Gordon Brown stood accused last night of treating voters as "fools" after setting out his reasons for killing off the chances of an autumn election.

The Prime Minister said he ruled out a snap poll so people the could see his "vision" put into action, adding it was not likely he would go to the country before 2009.

But Tory leader David Cameron said the PM was "not being straight" with the public and had been pushed into his decision by polls showing he could lose his Commons majority.

And the Labour Party's deputy leader, Harriet Harman, conceded that the episode could have damaged the Prime Minister, telling the BBC: "We'll see".

His weekend announcement that there would be no November election ended weeks of fevered speculation at Westminster - but also opened an angry political row.

Mr Brown's final decision coincided with a series of polls showing the Conservatives forging into a lead on the back of their party conference and popular plans to cut inheritance tax.

The most striking - by ICM for the News of the World - put Mr Cameron's party six points ahead in 83 marginal seats, on course to depose 49 Labour MPs and force a hung parliament.

The Prime Minister, in an interview with the BBC recorded yesterday to make the announcement, insisted he had not feared defeat and felt Labour would win "today, next week or weeks after".

"The question I asked myself in the end was a more fundamental one -why am I in public life; what am I here to do?," he told BBC1's Andrew Marr Show in the interview aired in full yesterday. "And I think I have a duty to set out my vision for the future."

Asked why he had allowed the speculation to continue, he said he also had a duty to consider all requests for an early election - whether from his own advisors and MPs or the Opposition.

"There were people who were saying that you should go, there were people saying that you shouldn't go.
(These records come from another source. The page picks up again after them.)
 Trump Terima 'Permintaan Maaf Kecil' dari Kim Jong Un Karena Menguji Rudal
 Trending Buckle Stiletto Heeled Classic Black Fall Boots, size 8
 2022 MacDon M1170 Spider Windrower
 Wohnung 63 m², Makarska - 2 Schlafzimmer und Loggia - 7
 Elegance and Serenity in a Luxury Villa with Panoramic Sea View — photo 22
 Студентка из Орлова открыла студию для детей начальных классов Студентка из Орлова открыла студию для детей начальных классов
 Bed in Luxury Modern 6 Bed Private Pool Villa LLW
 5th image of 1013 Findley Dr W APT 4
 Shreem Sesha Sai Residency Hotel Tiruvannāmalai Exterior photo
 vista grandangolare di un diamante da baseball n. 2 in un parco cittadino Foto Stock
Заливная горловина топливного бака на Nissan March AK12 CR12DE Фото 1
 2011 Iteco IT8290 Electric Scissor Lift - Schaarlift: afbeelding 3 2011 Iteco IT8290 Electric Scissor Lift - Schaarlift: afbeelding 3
But you know, I made the decision for a different reason.

"The decision I've made is because I want to get on with the job of change in this country. And I believe I've got to show people that we're implementing the changes in practice."

Asked if he could now rule out a poll next spring or autumn as well, Mr Brown said: "I think it's very unlikely that this will happen in the next period.

Mr Cameron told the BBC: "Watching that interview, I think people sitting at home will think 'he's just not being straight with me, he's treating the British people like fools'.

"Everybody knows he wanted to have an election and he is now saying 'I am not having an election because I want to make my changes'. But everybody knows he's not having an election because he thinks there is a chance of losing it."

Liberal Democrat leader Sir Menzies Campbell said the "charade" had been conducted entirely in the interests of the Labour Party and accused the PM of reverting to "the worst of Blairism".

"It is deeply, deeply damaging to him and more than that it is deeply, deeply damaging to politics," he told BBC1's Politics Show.

His party will today launch a bid for legislation to strip Prime Ministers of the right to pick election dates by imposing four-year fixed-term parliaments.

Labrookes said the odds on the Tories winning the most seats at the next General Election had been cut from 13/8 to 6/4.